Ci viene ricordato spesso che si allunga la nostra aspettativa di vita, in misura maggiore in Italia rispetto ad altri paesi europei. Di questo dobbiamo ovviamente essere contenti, anche se ciò porta con sé alcuni inconvenienti, dovuti soprattutto a patologie croniche quali il diabete o l’ipertensione. Aumentano anche i problemi a carico del nostro organo più nobile: il cervello. Esso è infatti sottoposto agli stessi processi di naturale invecchiamento (principalmente attraverso processi di ossidazione) che interessano anche gli altri organi, ma con effetti che vanno a ledere la lucidità dei ragionamenti, la memoria, la stessa autonomia personale. Parliamo delle varie forme di demenza, di diversa origine.

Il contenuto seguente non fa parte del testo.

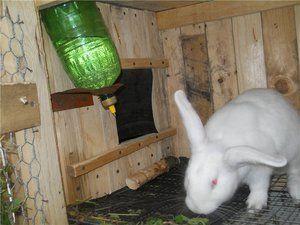 Pijący dla królików z rękami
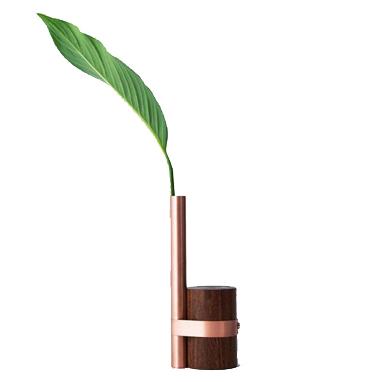 vaso pós-tropical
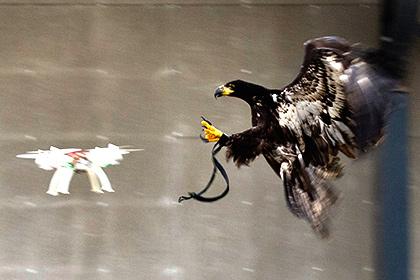 Полиция Лондона собралась обучить птиц перехвату беспилотников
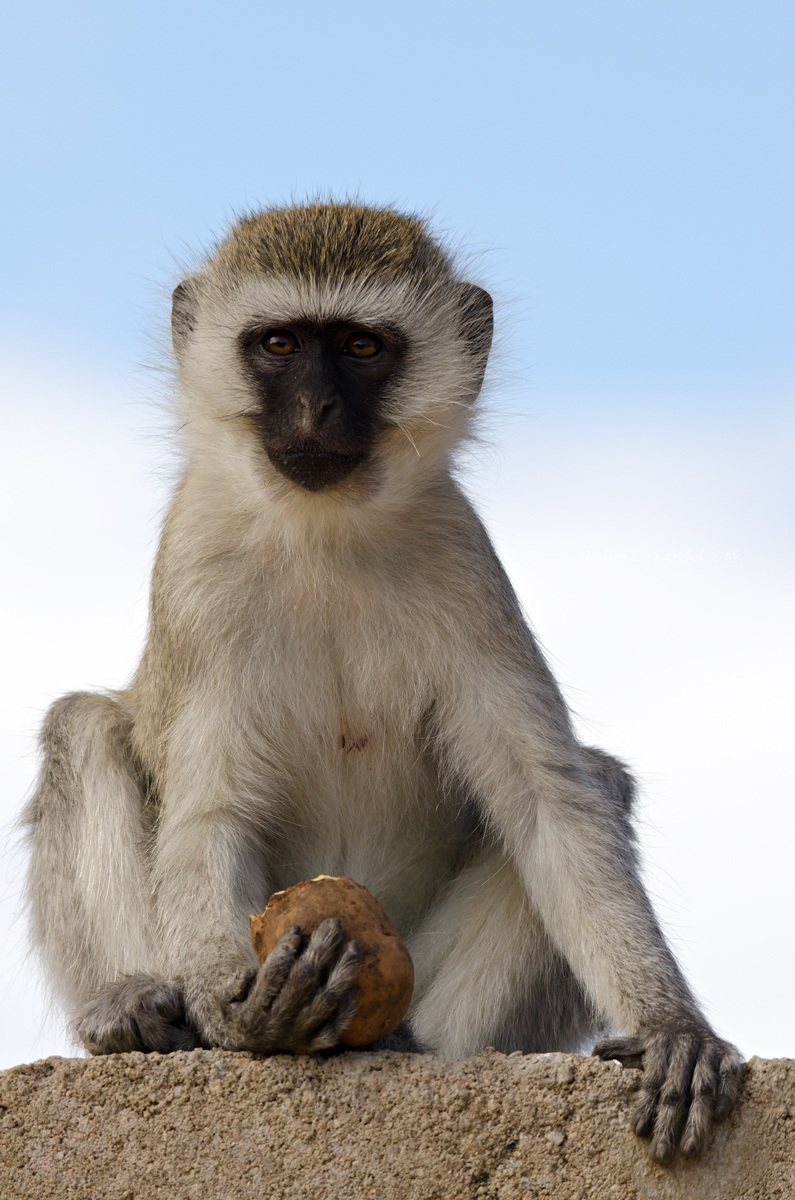 Velvet Monkey...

Nei paesi anglo-sassoni, riferendosi al cervello, si usa dire “Use it or loose it” (Usalo o perdilo). E questo modo di dire trova conferma sempre più anche negli studi scientifici, ultimo quello svolto da ricercatori dell’Università della California a San Francisco, e pubblicato sull’ultimo numero di Jama Internal medicine, definito Max (Mental activity and exercise).
A causa dell’aumento dell’aspettativa di vita, si calcola che nei prossimi 40 anni ci sarà un drammatico incremento dei casi di demenza e declino cognitivo in tutto il mondo. I pazienti vengono curati con farmaci che curano i sintomi, ma che non alterano la progressione della malattia. Si punta invece su strategie comportamentali che frenino questo naturale declino. Gli studiosi hanno per la prima volta studiato l’effetto protettivo di esercizio fisico e attività intellettuale rispetto alla demenza senile.
In pazienti anziani inattivi che lamentano un certo declino intellettuale, una combinazione di esercizio fisico e attività mentale, svolti in maniera costante per circa 3 mesi, migliora le performance cerebrali dei soggetti osservati. I ricercatori hanno osservato anziano ultrasettantenni divisi in quattro diversi gruppi. Il primo svolgeva sia attività mentale, sotto forma di lavoro al computer, sia esercizio fisico aerobico; il secondo svolgeva attività mentale, ma non esercizio fisico; il terzo solo esercizio fisico intenso, mentre l’ultimo gruppo non svolgeva nessuna delle due attività.
E’ stato osservato che sia l’esercizio fisico sia l’attività mentale producono un aumento della funzione cognitiva e che più che il tipo di attività svolta, sono importanti la quantità e la frequenza dell’attività. Gli autori hanno dimostrato che stimolare l’attività, fisica o mentale, può migliorare le capacità cognitive in sole 12 settimane, anche nei soggetti più anziani che danno segno di difficoltà cognitive.
Ci resta da chiudere con un’amara riflessione: i nostri nonni e bisnonni vivevano l’ultima fase della loro vita a contatto con i nipoti e i pronipoti, nella classica famiglia patriarcale di un tempo; era un prezioso momento di trasmissione del loro bagaglio di esperienze ai più giovani che – in cambio – manteneva il loro cervello allenato anche nelle funzioni più nobili. Il nuovo modello familiare e sociale ha drasticamente ridotto tali proficui passaggi di testimone, acutizzando gli effetti del naturale declino connesso con l’invecchiamento. Il progresso non porta solo benefici.